Task objective
Reproduce all of the data word for word.

Information supplied

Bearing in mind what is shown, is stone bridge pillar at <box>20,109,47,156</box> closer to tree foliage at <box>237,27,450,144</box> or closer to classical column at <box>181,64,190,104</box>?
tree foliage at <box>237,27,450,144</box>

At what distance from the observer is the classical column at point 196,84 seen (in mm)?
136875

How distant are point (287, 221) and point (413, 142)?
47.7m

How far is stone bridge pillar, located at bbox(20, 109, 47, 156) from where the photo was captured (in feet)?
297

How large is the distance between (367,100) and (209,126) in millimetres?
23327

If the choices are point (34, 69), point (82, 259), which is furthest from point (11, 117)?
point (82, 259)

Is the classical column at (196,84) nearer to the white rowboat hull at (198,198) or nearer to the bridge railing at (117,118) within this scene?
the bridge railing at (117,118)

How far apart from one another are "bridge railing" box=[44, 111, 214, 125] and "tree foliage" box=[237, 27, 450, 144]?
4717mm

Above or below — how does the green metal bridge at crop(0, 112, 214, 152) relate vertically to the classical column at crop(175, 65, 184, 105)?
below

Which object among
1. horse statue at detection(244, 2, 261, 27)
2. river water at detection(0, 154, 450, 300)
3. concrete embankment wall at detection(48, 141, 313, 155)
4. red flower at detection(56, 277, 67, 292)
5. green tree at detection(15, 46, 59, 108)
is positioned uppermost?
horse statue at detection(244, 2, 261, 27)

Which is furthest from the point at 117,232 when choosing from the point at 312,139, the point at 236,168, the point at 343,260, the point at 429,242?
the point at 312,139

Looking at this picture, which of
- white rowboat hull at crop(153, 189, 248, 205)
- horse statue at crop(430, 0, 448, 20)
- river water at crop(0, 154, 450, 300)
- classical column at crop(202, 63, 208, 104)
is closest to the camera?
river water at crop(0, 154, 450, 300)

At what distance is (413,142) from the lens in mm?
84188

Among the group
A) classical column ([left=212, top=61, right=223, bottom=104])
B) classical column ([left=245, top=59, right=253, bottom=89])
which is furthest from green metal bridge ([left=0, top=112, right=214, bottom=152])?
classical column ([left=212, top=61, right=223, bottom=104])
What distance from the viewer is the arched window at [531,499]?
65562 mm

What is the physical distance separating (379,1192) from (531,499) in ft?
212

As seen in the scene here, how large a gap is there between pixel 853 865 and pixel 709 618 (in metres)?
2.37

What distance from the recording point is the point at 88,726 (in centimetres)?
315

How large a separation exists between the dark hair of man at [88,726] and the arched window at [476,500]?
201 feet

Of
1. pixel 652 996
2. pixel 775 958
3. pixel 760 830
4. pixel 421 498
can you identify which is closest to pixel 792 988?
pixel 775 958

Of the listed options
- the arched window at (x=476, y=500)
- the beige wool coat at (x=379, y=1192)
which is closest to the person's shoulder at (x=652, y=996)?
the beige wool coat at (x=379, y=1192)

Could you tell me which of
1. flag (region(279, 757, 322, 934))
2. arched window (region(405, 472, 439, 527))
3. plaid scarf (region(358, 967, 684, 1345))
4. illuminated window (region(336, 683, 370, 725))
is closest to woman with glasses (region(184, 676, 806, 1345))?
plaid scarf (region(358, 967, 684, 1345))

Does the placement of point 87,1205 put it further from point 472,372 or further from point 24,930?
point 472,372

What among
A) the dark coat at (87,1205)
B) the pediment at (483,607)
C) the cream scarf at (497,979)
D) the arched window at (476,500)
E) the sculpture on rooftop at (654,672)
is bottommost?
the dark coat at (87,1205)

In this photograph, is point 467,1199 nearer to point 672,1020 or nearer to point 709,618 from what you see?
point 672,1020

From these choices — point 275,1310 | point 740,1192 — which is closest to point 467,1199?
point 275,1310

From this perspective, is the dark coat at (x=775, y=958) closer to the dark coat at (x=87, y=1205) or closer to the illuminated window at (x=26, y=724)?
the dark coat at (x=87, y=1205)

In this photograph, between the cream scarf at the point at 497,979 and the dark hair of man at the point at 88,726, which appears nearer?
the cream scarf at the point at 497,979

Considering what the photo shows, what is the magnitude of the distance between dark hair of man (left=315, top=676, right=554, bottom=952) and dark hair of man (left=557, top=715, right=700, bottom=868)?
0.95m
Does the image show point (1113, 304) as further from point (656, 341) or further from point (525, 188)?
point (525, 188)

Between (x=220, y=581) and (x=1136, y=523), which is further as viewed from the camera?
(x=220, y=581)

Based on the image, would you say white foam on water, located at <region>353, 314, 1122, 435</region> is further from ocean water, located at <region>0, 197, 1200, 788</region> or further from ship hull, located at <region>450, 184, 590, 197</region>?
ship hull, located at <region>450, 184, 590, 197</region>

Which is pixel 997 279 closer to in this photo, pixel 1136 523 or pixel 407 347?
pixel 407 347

Output of the task
Bearing in mind what is shown, is stone bridge pillar at <box>20,109,47,156</box> closer to tree foliage at <box>237,27,450,144</box> or closer to classical column at <box>181,64,190,104</box>?
tree foliage at <box>237,27,450,144</box>

At what distance from the observer is the classical column at point 196,84 seen (in mm)?
136875

How distant are point (287, 221) and point (413, 142)?
47.7m

How far is stone bridge pillar, located at bbox(20, 109, 47, 156) from where the photo was captured (in feet)?
297

How large is the distance between (367,100) and (209,126) in millimetres?
23327

If the choices are point (34, 69), point (82, 259), which is furthest from point (11, 117)?
point (82, 259)

Is the classical column at (196,84) nearer to the white rowboat hull at (198,198) or nearer to the bridge railing at (117,118) within this scene?
the bridge railing at (117,118)

How far apart from one another are "bridge railing" box=[44, 111, 214, 125] and "tree foliage" box=[237, 27, 450, 144]?
4717mm

Above or below — how does the green metal bridge at crop(0, 112, 214, 152) relate vertically to the classical column at crop(175, 65, 184, 105)?
below

Which object among
1. horse statue at detection(244, 2, 261, 27)
2. river water at detection(0, 154, 450, 300)
3. concrete embankment wall at detection(48, 141, 313, 155)
4. red flower at detection(56, 277, 67, 292)
5. green tree at detection(15, 46, 59, 108)
is positioned uppermost?
horse statue at detection(244, 2, 261, 27)

Which is furthest from the point at 117,232 when choosing from the point at 312,139, the point at 236,168, the point at 343,260, the point at 429,242?
the point at 312,139

Looking at this picture, which of
- white rowboat hull at crop(153, 189, 248, 205)
- horse statue at crop(430, 0, 448, 20)
- river water at crop(0, 154, 450, 300)
- classical column at crop(202, 63, 208, 104)
is closest to the camera?
river water at crop(0, 154, 450, 300)

At what distance is (413,142) from the lens in mm?
84188

Among the group
A) classical column ([left=212, top=61, right=223, bottom=104])
B) classical column ([left=245, top=59, right=253, bottom=89])
which is furthest from green metal bridge ([left=0, top=112, right=214, bottom=152])?
classical column ([left=212, top=61, right=223, bottom=104])
What distance from the viewer is the arched window at [531,499]?
65562 mm

What is the physical distance separating (379,1192) from (531,499) in ft?
212

As seen in the scene here, how large a gap is there between pixel 853 865 and pixel 709 618 (in metres)?
2.37

What distance from the recording point is the point at 88,726 (in centimetres)?
315

How large a separation exists between the dark hair of man at [88,726] and the arched window at [476,500]?
201 feet

Of
1. pixel 652 996
2. pixel 775 958
3. pixel 760 830
4. pixel 421 498
can you identify which is closest to pixel 792 988?
pixel 775 958

Of the listed options
- the arched window at (x=476, y=500)
- the beige wool coat at (x=379, y=1192)
which is closest to the person's shoulder at (x=652, y=996)?
the beige wool coat at (x=379, y=1192)

Could you tell me which of
1. flag (region(279, 757, 322, 934))
2. arched window (region(405, 472, 439, 527))
3. plaid scarf (region(358, 967, 684, 1345))
4. illuminated window (region(336, 683, 370, 725))
is closest to woman with glasses (region(184, 676, 806, 1345))?
plaid scarf (region(358, 967, 684, 1345))

Does the placement of point 87,1205 put it further from point 472,372 or further from point 24,930?
point 472,372

What among
A) the dark coat at (87,1205)
B) the pediment at (483,607)
C) the cream scarf at (497,979)
D) the arched window at (476,500)
E) the sculpture on rooftop at (654,672)
is bottommost?
the dark coat at (87,1205)

In this photograph, is point 467,1199 nearer to point 672,1020 or nearer to point 709,618 from what you see?
point 672,1020

From these choices — point 275,1310 | point 740,1192 — which is closest to point 467,1199?
point 275,1310

From this perspective, is the dark coat at (x=775, y=958) closer to the dark coat at (x=87, y=1205) or closer to the illuminated window at (x=26, y=724)?
the dark coat at (x=87, y=1205)

In this photograph, between the cream scarf at the point at 497,979 and the dark hair of man at the point at 88,726, which appears nearer?
the cream scarf at the point at 497,979

Considering what the photo shows, what is the magnitude of the distance between dark hair of man (left=315, top=676, right=554, bottom=952) and dark hair of man (left=557, top=715, right=700, bottom=868)?
0.95m
Does the image show point (1113, 304) as further from point (656, 341) or further from point (525, 188)?
point (525, 188)

Between (x=220, y=581) and (x=1136, y=523), which is further as viewed from the camera?
(x=220, y=581)

Based on the image, would you say white foam on water, located at <region>353, 314, 1122, 435</region> is further from ocean water, located at <region>0, 197, 1200, 788</region> or further from ship hull, located at <region>450, 184, 590, 197</region>?
ship hull, located at <region>450, 184, 590, 197</region>

Which is pixel 997 279 closer to in this photo, pixel 1136 523 or pixel 407 347?
pixel 407 347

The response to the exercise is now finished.